Editorial: Open court, from OJ to Trump: The hush money trial transcripts must be published

New York Daily News Editorial Board, New York Daily News on

Published in Op Eds

O.J. Simpson’s death reminds us that the 134 days of wall-to-wall TV coverage of his 1995 criminal trial allowed Americans to see every aspect of a celebrity case play out in a Los Angeles courtroom. Millions watched and millions of others didn’t, but the choice was theirs.

Wrongly, terribly wrongly, there will be no such option for Americans to watch the far more consequential and important criminal trial of Donald Trump, starting in a Manhattan courtroom on Monday. They may not be able to even read the transcripts of the proceedings. This is the opposite of transparency.

Yes, Simpson was charged and acquitted of two murders, of his ex wife Nicole Brown Simpson and Ron Goldman, far more serious crimes than what Trump is facing for hiding hush money payments to porn actor Stormy Daniels.

However, Simpson was just a retired football great and a not great actor, while Trump is the first ex-president and the first presidential nominee to face a criminal trial. The fate of the nation’s past leader, and possible future leader, is at stake.

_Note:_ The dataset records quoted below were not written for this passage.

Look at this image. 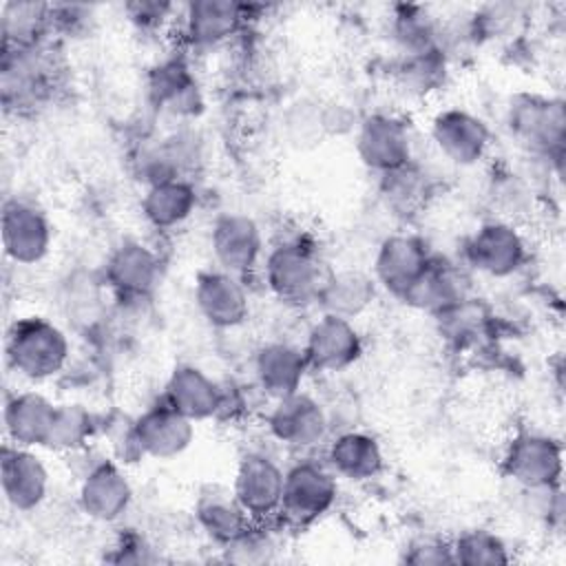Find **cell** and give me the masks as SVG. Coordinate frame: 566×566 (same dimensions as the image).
Listing matches in <instances>:
<instances>
[{
	"label": "cell",
	"instance_id": "5b68a950",
	"mask_svg": "<svg viewBox=\"0 0 566 566\" xmlns=\"http://www.w3.org/2000/svg\"><path fill=\"white\" fill-rule=\"evenodd\" d=\"M502 467L513 482L531 491H551L564 469L562 442L539 431H522L506 444Z\"/></svg>",
	"mask_w": 566,
	"mask_h": 566
},
{
	"label": "cell",
	"instance_id": "8fae6325",
	"mask_svg": "<svg viewBox=\"0 0 566 566\" xmlns=\"http://www.w3.org/2000/svg\"><path fill=\"white\" fill-rule=\"evenodd\" d=\"M130 440L135 451L155 460L181 455L195 440V422L172 409L168 402L148 407L133 424Z\"/></svg>",
	"mask_w": 566,
	"mask_h": 566
},
{
	"label": "cell",
	"instance_id": "4316f807",
	"mask_svg": "<svg viewBox=\"0 0 566 566\" xmlns=\"http://www.w3.org/2000/svg\"><path fill=\"white\" fill-rule=\"evenodd\" d=\"M243 7L230 0H197L184 9V33L195 46H214L239 31Z\"/></svg>",
	"mask_w": 566,
	"mask_h": 566
},
{
	"label": "cell",
	"instance_id": "f546056e",
	"mask_svg": "<svg viewBox=\"0 0 566 566\" xmlns=\"http://www.w3.org/2000/svg\"><path fill=\"white\" fill-rule=\"evenodd\" d=\"M467 290V279L458 268L433 261L429 272L422 276V281L416 285V290L407 296L405 303L440 316L453 310L455 305L464 303Z\"/></svg>",
	"mask_w": 566,
	"mask_h": 566
},
{
	"label": "cell",
	"instance_id": "7a4b0ae2",
	"mask_svg": "<svg viewBox=\"0 0 566 566\" xmlns=\"http://www.w3.org/2000/svg\"><path fill=\"white\" fill-rule=\"evenodd\" d=\"M325 276L318 252L298 239L283 241L263 256L265 285L287 305L316 303Z\"/></svg>",
	"mask_w": 566,
	"mask_h": 566
},
{
	"label": "cell",
	"instance_id": "f1b7e54d",
	"mask_svg": "<svg viewBox=\"0 0 566 566\" xmlns=\"http://www.w3.org/2000/svg\"><path fill=\"white\" fill-rule=\"evenodd\" d=\"M376 281L374 276L360 270H340L327 272L316 303L321 305L323 314L340 316V318H356L363 314L376 298Z\"/></svg>",
	"mask_w": 566,
	"mask_h": 566
},
{
	"label": "cell",
	"instance_id": "52a82bcc",
	"mask_svg": "<svg viewBox=\"0 0 566 566\" xmlns=\"http://www.w3.org/2000/svg\"><path fill=\"white\" fill-rule=\"evenodd\" d=\"M464 256L478 272L493 279H506L524 268L528 248L513 223L486 221L469 237Z\"/></svg>",
	"mask_w": 566,
	"mask_h": 566
},
{
	"label": "cell",
	"instance_id": "6da1fadb",
	"mask_svg": "<svg viewBox=\"0 0 566 566\" xmlns=\"http://www.w3.org/2000/svg\"><path fill=\"white\" fill-rule=\"evenodd\" d=\"M4 352L7 363L18 376L27 380H49L64 369L71 345L55 323L42 316H24L11 323Z\"/></svg>",
	"mask_w": 566,
	"mask_h": 566
},
{
	"label": "cell",
	"instance_id": "7c38bea8",
	"mask_svg": "<svg viewBox=\"0 0 566 566\" xmlns=\"http://www.w3.org/2000/svg\"><path fill=\"white\" fill-rule=\"evenodd\" d=\"M285 471L265 453H245L234 473L232 493L252 520L279 515Z\"/></svg>",
	"mask_w": 566,
	"mask_h": 566
},
{
	"label": "cell",
	"instance_id": "30bf717a",
	"mask_svg": "<svg viewBox=\"0 0 566 566\" xmlns=\"http://www.w3.org/2000/svg\"><path fill=\"white\" fill-rule=\"evenodd\" d=\"M210 250L219 270L243 276L263 261L261 228L241 212L219 214L210 230Z\"/></svg>",
	"mask_w": 566,
	"mask_h": 566
},
{
	"label": "cell",
	"instance_id": "d6986e66",
	"mask_svg": "<svg viewBox=\"0 0 566 566\" xmlns=\"http://www.w3.org/2000/svg\"><path fill=\"white\" fill-rule=\"evenodd\" d=\"M159 256L142 241H124L106 261V281L124 301H144L159 283Z\"/></svg>",
	"mask_w": 566,
	"mask_h": 566
},
{
	"label": "cell",
	"instance_id": "7402d4cb",
	"mask_svg": "<svg viewBox=\"0 0 566 566\" xmlns=\"http://www.w3.org/2000/svg\"><path fill=\"white\" fill-rule=\"evenodd\" d=\"M55 407L46 396L38 391H18L7 398L2 422L11 444L20 447H46Z\"/></svg>",
	"mask_w": 566,
	"mask_h": 566
},
{
	"label": "cell",
	"instance_id": "9c48e42d",
	"mask_svg": "<svg viewBox=\"0 0 566 566\" xmlns=\"http://www.w3.org/2000/svg\"><path fill=\"white\" fill-rule=\"evenodd\" d=\"M0 234L4 254L20 265L40 263L49 254L53 241V228L46 214L22 199L4 201Z\"/></svg>",
	"mask_w": 566,
	"mask_h": 566
},
{
	"label": "cell",
	"instance_id": "603a6c76",
	"mask_svg": "<svg viewBox=\"0 0 566 566\" xmlns=\"http://www.w3.org/2000/svg\"><path fill=\"white\" fill-rule=\"evenodd\" d=\"M307 369L305 352L290 343H268L254 358L256 382L274 400L301 391Z\"/></svg>",
	"mask_w": 566,
	"mask_h": 566
},
{
	"label": "cell",
	"instance_id": "8992f818",
	"mask_svg": "<svg viewBox=\"0 0 566 566\" xmlns=\"http://www.w3.org/2000/svg\"><path fill=\"white\" fill-rule=\"evenodd\" d=\"M433 261L422 239L413 234H391L376 252L374 281L389 294L407 301Z\"/></svg>",
	"mask_w": 566,
	"mask_h": 566
},
{
	"label": "cell",
	"instance_id": "d4e9b609",
	"mask_svg": "<svg viewBox=\"0 0 566 566\" xmlns=\"http://www.w3.org/2000/svg\"><path fill=\"white\" fill-rule=\"evenodd\" d=\"M197 208V190L186 177H170L146 186L142 214L157 230L179 228Z\"/></svg>",
	"mask_w": 566,
	"mask_h": 566
},
{
	"label": "cell",
	"instance_id": "4dcf8cb0",
	"mask_svg": "<svg viewBox=\"0 0 566 566\" xmlns=\"http://www.w3.org/2000/svg\"><path fill=\"white\" fill-rule=\"evenodd\" d=\"M53 22V7L38 2H7L2 7V38L7 49H27L42 44Z\"/></svg>",
	"mask_w": 566,
	"mask_h": 566
},
{
	"label": "cell",
	"instance_id": "ffe728a7",
	"mask_svg": "<svg viewBox=\"0 0 566 566\" xmlns=\"http://www.w3.org/2000/svg\"><path fill=\"white\" fill-rule=\"evenodd\" d=\"M80 509L95 522H117L133 502V486L119 464L102 460L80 484Z\"/></svg>",
	"mask_w": 566,
	"mask_h": 566
},
{
	"label": "cell",
	"instance_id": "e0dca14e",
	"mask_svg": "<svg viewBox=\"0 0 566 566\" xmlns=\"http://www.w3.org/2000/svg\"><path fill=\"white\" fill-rule=\"evenodd\" d=\"M431 139L451 164L473 166L486 155L491 133L482 117L453 106L433 117Z\"/></svg>",
	"mask_w": 566,
	"mask_h": 566
},
{
	"label": "cell",
	"instance_id": "d6a6232c",
	"mask_svg": "<svg viewBox=\"0 0 566 566\" xmlns=\"http://www.w3.org/2000/svg\"><path fill=\"white\" fill-rule=\"evenodd\" d=\"M93 436V416L86 407L77 402H66L55 407L53 427L46 440L49 449L55 451H77L86 447Z\"/></svg>",
	"mask_w": 566,
	"mask_h": 566
},
{
	"label": "cell",
	"instance_id": "d590c367",
	"mask_svg": "<svg viewBox=\"0 0 566 566\" xmlns=\"http://www.w3.org/2000/svg\"><path fill=\"white\" fill-rule=\"evenodd\" d=\"M126 11L135 24H139L142 29H150L157 24V18L166 20L168 13L172 11V7L159 4V2H133L126 7Z\"/></svg>",
	"mask_w": 566,
	"mask_h": 566
},
{
	"label": "cell",
	"instance_id": "3957f363",
	"mask_svg": "<svg viewBox=\"0 0 566 566\" xmlns=\"http://www.w3.org/2000/svg\"><path fill=\"white\" fill-rule=\"evenodd\" d=\"M336 497V473L325 464L303 460L285 471L279 515L290 524L305 526L329 513Z\"/></svg>",
	"mask_w": 566,
	"mask_h": 566
},
{
	"label": "cell",
	"instance_id": "cb8c5ba5",
	"mask_svg": "<svg viewBox=\"0 0 566 566\" xmlns=\"http://www.w3.org/2000/svg\"><path fill=\"white\" fill-rule=\"evenodd\" d=\"M148 93L153 104L175 117H192L201 111V88L190 69L179 60L157 64L148 77Z\"/></svg>",
	"mask_w": 566,
	"mask_h": 566
},
{
	"label": "cell",
	"instance_id": "44dd1931",
	"mask_svg": "<svg viewBox=\"0 0 566 566\" xmlns=\"http://www.w3.org/2000/svg\"><path fill=\"white\" fill-rule=\"evenodd\" d=\"M164 402L184 413L188 420L201 422L221 411L223 391L219 382L197 365H179L166 380Z\"/></svg>",
	"mask_w": 566,
	"mask_h": 566
},
{
	"label": "cell",
	"instance_id": "ac0fdd59",
	"mask_svg": "<svg viewBox=\"0 0 566 566\" xmlns=\"http://www.w3.org/2000/svg\"><path fill=\"white\" fill-rule=\"evenodd\" d=\"M195 305L206 323L219 329L239 327L250 316V296L241 276L219 268L197 276Z\"/></svg>",
	"mask_w": 566,
	"mask_h": 566
},
{
	"label": "cell",
	"instance_id": "e575fe53",
	"mask_svg": "<svg viewBox=\"0 0 566 566\" xmlns=\"http://www.w3.org/2000/svg\"><path fill=\"white\" fill-rule=\"evenodd\" d=\"M402 559L407 564H416V566L453 564V551H451L449 542L424 537V539H416L413 544H409V548H405Z\"/></svg>",
	"mask_w": 566,
	"mask_h": 566
},
{
	"label": "cell",
	"instance_id": "2e32d148",
	"mask_svg": "<svg viewBox=\"0 0 566 566\" xmlns=\"http://www.w3.org/2000/svg\"><path fill=\"white\" fill-rule=\"evenodd\" d=\"M0 484L7 504L27 513L44 502L49 491V471L31 447L7 442L0 453Z\"/></svg>",
	"mask_w": 566,
	"mask_h": 566
},
{
	"label": "cell",
	"instance_id": "5bb4252c",
	"mask_svg": "<svg viewBox=\"0 0 566 566\" xmlns=\"http://www.w3.org/2000/svg\"><path fill=\"white\" fill-rule=\"evenodd\" d=\"M268 429L290 449H312L325 440L329 420L318 400L296 391L276 400L268 416Z\"/></svg>",
	"mask_w": 566,
	"mask_h": 566
},
{
	"label": "cell",
	"instance_id": "484cf974",
	"mask_svg": "<svg viewBox=\"0 0 566 566\" xmlns=\"http://www.w3.org/2000/svg\"><path fill=\"white\" fill-rule=\"evenodd\" d=\"M327 467L349 482H367L385 467L378 440L365 431H345L327 447Z\"/></svg>",
	"mask_w": 566,
	"mask_h": 566
},
{
	"label": "cell",
	"instance_id": "277c9868",
	"mask_svg": "<svg viewBox=\"0 0 566 566\" xmlns=\"http://www.w3.org/2000/svg\"><path fill=\"white\" fill-rule=\"evenodd\" d=\"M55 62L38 46L7 49L2 53V99L7 108L24 111L40 106L55 88Z\"/></svg>",
	"mask_w": 566,
	"mask_h": 566
},
{
	"label": "cell",
	"instance_id": "9a60e30c",
	"mask_svg": "<svg viewBox=\"0 0 566 566\" xmlns=\"http://www.w3.org/2000/svg\"><path fill=\"white\" fill-rule=\"evenodd\" d=\"M305 358L310 369L338 374L352 367L363 354V340L352 321L323 314L307 332Z\"/></svg>",
	"mask_w": 566,
	"mask_h": 566
},
{
	"label": "cell",
	"instance_id": "4fadbf2b",
	"mask_svg": "<svg viewBox=\"0 0 566 566\" xmlns=\"http://www.w3.org/2000/svg\"><path fill=\"white\" fill-rule=\"evenodd\" d=\"M356 153L369 170L380 175L411 164V135L407 124L387 113L365 117L356 133Z\"/></svg>",
	"mask_w": 566,
	"mask_h": 566
},
{
	"label": "cell",
	"instance_id": "ba28073f",
	"mask_svg": "<svg viewBox=\"0 0 566 566\" xmlns=\"http://www.w3.org/2000/svg\"><path fill=\"white\" fill-rule=\"evenodd\" d=\"M511 133L537 155H559L564 146V104L562 99L522 95L509 108Z\"/></svg>",
	"mask_w": 566,
	"mask_h": 566
},
{
	"label": "cell",
	"instance_id": "1f68e13d",
	"mask_svg": "<svg viewBox=\"0 0 566 566\" xmlns=\"http://www.w3.org/2000/svg\"><path fill=\"white\" fill-rule=\"evenodd\" d=\"M453 564L462 566H502L511 562L506 542L486 528L464 531L451 542Z\"/></svg>",
	"mask_w": 566,
	"mask_h": 566
},
{
	"label": "cell",
	"instance_id": "83f0119b",
	"mask_svg": "<svg viewBox=\"0 0 566 566\" xmlns=\"http://www.w3.org/2000/svg\"><path fill=\"white\" fill-rule=\"evenodd\" d=\"M195 517L203 533L223 546L239 539L252 522V517L237 502L232 489L228 491L219 486H210L197 497Z\"/></svg>",
	"mask_w": 566,
	"mask_h": 566
},
{
	"label": "cell",
	"instance_id": "836d02e7",
	"mask_svg": "<svg viewBox=\"0 0 566 566\" xmlns=\"http://www.w3.org/2000/svg\"><path fill=\"white\" fill-rule=\"evenodd\" d=\"M380 177H382V195L391 210L400 214H409L422 206L427 195V186L422 179L424 175L413 164H407Z\"/></svg>",
	"mask_w": 566,
	"mask_h": 566
}]
</instances>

Supporters of Trump should be outraged by this, as should opponents of the ex-president. Everyone should have the opportunity to decide for themselves on the trial being conducted by Acting Manhattan Supreme Court Justice Juan Merchan by watching, listening or reading everything that is happening in the courtroom.

Unlike California of three decades ago, the backward New York of today does not allow cameras or even microphones in courtrooms when witness testimony is being given, making it alone along with Louisiana, (which uniquely uses the continental civil code) in remaining in the dark ages.

Of course, New York should permit video and audio of civil and criminal trials, which Gov. Kathy Hochul and Chief Judge Rowan Wilson support and the state Senate is advancing a bill. Keep going and get it done. But it won’t happen by Monday, but that still leaves Merchan free to permit video or audio of the non-witness portions.


Still, cameras and mics aside, what Merchan and Wilson and Chief Administrative Judge Joe Zayas must absolutely do is make sure that the daily verbatim transcripts prepared by court stenographers are free to be published.

Lawyer Nick Akerman, an occasional op-ed writer in these pages, submitted a letter to Merchan and the court file on Monday requesting full public access to the transcripts, something this column has been raising the alarm on for a year. So far there’s been no response to Akerman’s request.

The stenographers get paid six-figure salaries as state employees with full benefits, including health insurance with no copays, and guaranteed pensions (real pensions). Yet under a crazy deal they cut long ago, they get to personally pocket the proceeds of every transcript they sell to the court, the defense, the prosecution and the press.

The Daily News and our competitors buy these transcripts, which can cost a few hundred bucks a day. But insanely no one is supposed to publish the transcripts or post them on the web.

The transcripts are public records, not copyrighted material like newspapers and books and music. Merchan, Wilson and Zayas have until Monday to fix this and let Americans read what is happening in the Trump trial.